| TASK DIRECTIONS |
Render the records from the line containing "Is pixel 306" through the line containing "3336 millimetres", both included, as a JSON list of strings with one string per line and blank lines omitted.

-- RECORD SET start --

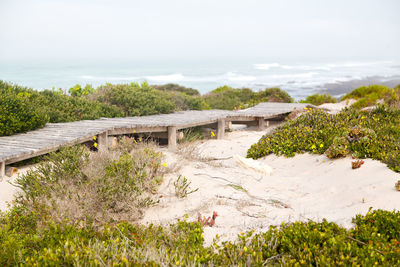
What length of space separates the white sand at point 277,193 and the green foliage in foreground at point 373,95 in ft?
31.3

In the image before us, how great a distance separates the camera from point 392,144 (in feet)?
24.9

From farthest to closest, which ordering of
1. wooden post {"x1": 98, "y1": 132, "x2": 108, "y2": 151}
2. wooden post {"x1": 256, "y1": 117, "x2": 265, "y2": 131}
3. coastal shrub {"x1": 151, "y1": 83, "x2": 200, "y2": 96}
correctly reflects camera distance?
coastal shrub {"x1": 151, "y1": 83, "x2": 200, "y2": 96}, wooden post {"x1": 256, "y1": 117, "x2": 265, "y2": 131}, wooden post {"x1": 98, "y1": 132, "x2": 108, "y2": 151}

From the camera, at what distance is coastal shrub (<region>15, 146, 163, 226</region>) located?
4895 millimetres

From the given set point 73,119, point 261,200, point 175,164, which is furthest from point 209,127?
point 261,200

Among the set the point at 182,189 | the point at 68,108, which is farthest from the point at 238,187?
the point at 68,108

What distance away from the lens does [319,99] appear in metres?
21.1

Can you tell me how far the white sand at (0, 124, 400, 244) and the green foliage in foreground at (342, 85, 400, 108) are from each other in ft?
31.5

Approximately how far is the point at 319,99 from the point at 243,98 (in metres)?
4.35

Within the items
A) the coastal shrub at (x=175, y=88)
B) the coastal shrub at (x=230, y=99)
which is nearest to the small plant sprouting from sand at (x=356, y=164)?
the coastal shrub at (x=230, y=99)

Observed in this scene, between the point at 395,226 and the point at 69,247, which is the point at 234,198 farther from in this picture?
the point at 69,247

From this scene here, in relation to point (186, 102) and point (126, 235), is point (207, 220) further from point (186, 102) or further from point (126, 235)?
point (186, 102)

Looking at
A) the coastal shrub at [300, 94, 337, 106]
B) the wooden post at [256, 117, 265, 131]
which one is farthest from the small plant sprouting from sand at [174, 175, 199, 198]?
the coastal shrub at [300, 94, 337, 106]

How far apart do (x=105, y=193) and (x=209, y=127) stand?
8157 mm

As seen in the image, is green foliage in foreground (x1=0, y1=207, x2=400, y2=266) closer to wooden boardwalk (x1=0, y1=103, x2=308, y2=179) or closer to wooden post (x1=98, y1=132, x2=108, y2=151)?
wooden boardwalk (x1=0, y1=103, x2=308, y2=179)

-- RECORD SET end --
-- RECORD SET start --

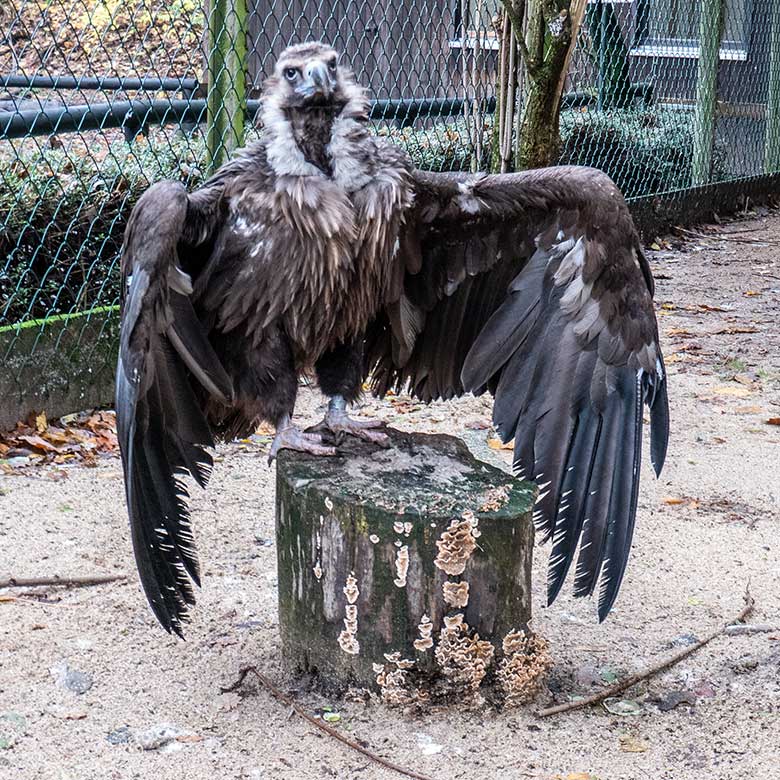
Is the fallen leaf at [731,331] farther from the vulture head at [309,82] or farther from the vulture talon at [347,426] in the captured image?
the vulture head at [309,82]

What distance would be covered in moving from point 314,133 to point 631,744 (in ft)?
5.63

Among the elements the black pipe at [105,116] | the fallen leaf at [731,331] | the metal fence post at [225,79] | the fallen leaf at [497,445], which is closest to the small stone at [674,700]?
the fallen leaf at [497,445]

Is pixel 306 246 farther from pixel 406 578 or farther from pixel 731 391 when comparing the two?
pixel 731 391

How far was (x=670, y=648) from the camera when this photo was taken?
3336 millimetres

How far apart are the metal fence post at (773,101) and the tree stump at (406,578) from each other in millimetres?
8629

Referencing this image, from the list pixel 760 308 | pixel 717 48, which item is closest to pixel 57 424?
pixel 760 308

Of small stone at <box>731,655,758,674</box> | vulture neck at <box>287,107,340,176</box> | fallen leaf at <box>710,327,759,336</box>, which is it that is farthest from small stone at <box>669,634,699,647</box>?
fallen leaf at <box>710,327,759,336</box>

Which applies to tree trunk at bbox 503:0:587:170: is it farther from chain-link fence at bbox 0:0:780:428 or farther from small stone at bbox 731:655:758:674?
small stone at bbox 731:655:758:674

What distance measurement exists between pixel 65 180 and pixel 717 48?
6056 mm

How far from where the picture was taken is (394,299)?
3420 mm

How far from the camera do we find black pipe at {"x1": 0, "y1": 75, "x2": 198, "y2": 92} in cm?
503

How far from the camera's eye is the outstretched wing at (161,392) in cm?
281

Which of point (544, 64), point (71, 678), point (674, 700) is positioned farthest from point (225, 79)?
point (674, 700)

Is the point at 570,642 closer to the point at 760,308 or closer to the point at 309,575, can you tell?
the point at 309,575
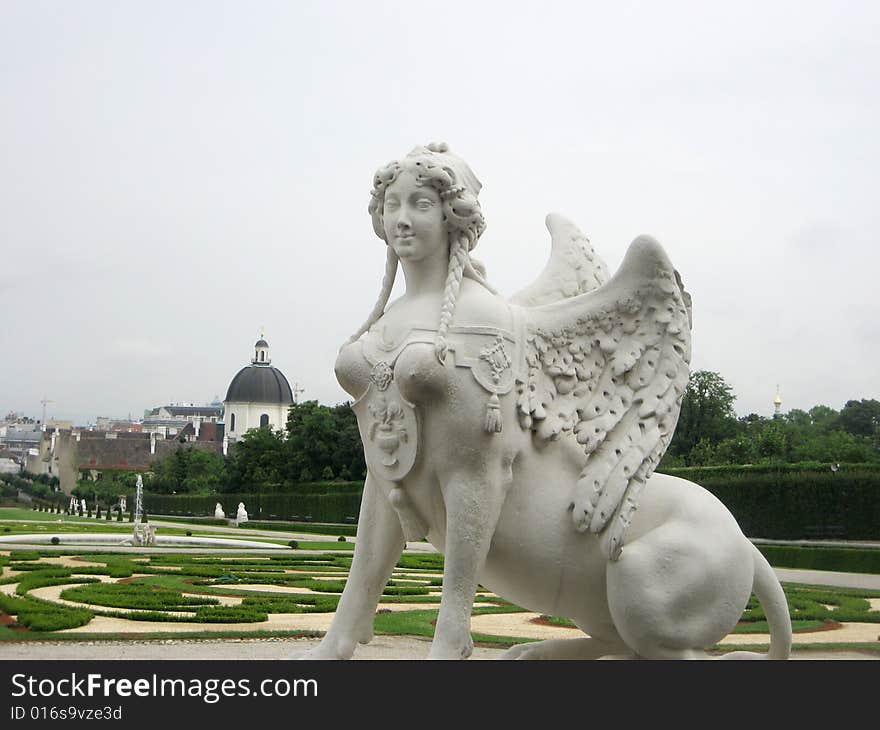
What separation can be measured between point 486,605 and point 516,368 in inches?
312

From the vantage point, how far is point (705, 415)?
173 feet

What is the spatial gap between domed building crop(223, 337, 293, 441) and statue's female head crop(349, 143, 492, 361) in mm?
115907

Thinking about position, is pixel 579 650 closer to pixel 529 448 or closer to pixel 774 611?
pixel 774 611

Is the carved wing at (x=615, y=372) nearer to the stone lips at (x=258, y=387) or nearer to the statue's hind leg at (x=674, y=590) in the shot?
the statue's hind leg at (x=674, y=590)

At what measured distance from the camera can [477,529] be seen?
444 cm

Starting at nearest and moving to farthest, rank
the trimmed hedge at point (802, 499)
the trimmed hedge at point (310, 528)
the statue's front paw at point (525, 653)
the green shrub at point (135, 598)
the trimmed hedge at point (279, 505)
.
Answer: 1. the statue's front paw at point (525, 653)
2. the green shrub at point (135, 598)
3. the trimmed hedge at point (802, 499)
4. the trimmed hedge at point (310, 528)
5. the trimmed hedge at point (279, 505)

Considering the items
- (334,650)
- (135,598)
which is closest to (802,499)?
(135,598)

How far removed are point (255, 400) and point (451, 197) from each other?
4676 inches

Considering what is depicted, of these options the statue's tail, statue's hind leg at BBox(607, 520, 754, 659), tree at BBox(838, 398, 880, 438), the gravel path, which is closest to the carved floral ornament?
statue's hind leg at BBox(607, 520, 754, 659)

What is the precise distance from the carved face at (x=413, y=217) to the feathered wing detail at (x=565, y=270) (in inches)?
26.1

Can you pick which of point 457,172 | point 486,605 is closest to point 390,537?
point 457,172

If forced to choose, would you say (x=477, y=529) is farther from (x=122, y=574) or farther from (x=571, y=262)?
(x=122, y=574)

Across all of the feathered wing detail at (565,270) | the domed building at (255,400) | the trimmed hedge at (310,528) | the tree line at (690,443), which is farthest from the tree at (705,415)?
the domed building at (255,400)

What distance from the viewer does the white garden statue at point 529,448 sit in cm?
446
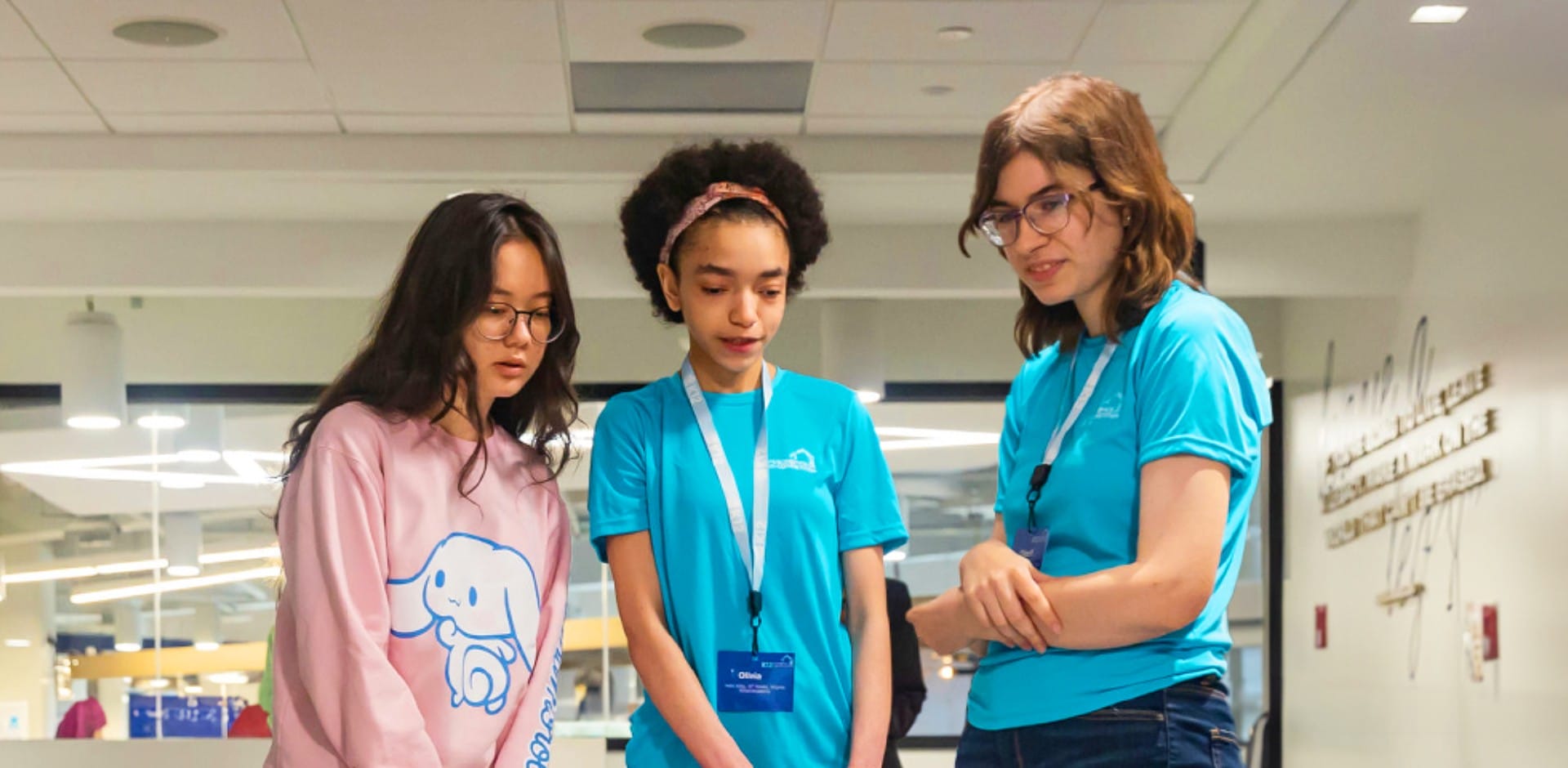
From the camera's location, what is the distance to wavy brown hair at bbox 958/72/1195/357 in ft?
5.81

-- RECORD SET end --

| ANSWER IN FULL |
[
  "Is pixel 306 246 farther from pixel 406 578 or farther from pixel 731 391 when comparing the two?",
  "pixel 731 391",
  "How far was (x=670, y=648) from the camera when this photo was taken?",
  "3336 millimetres"
]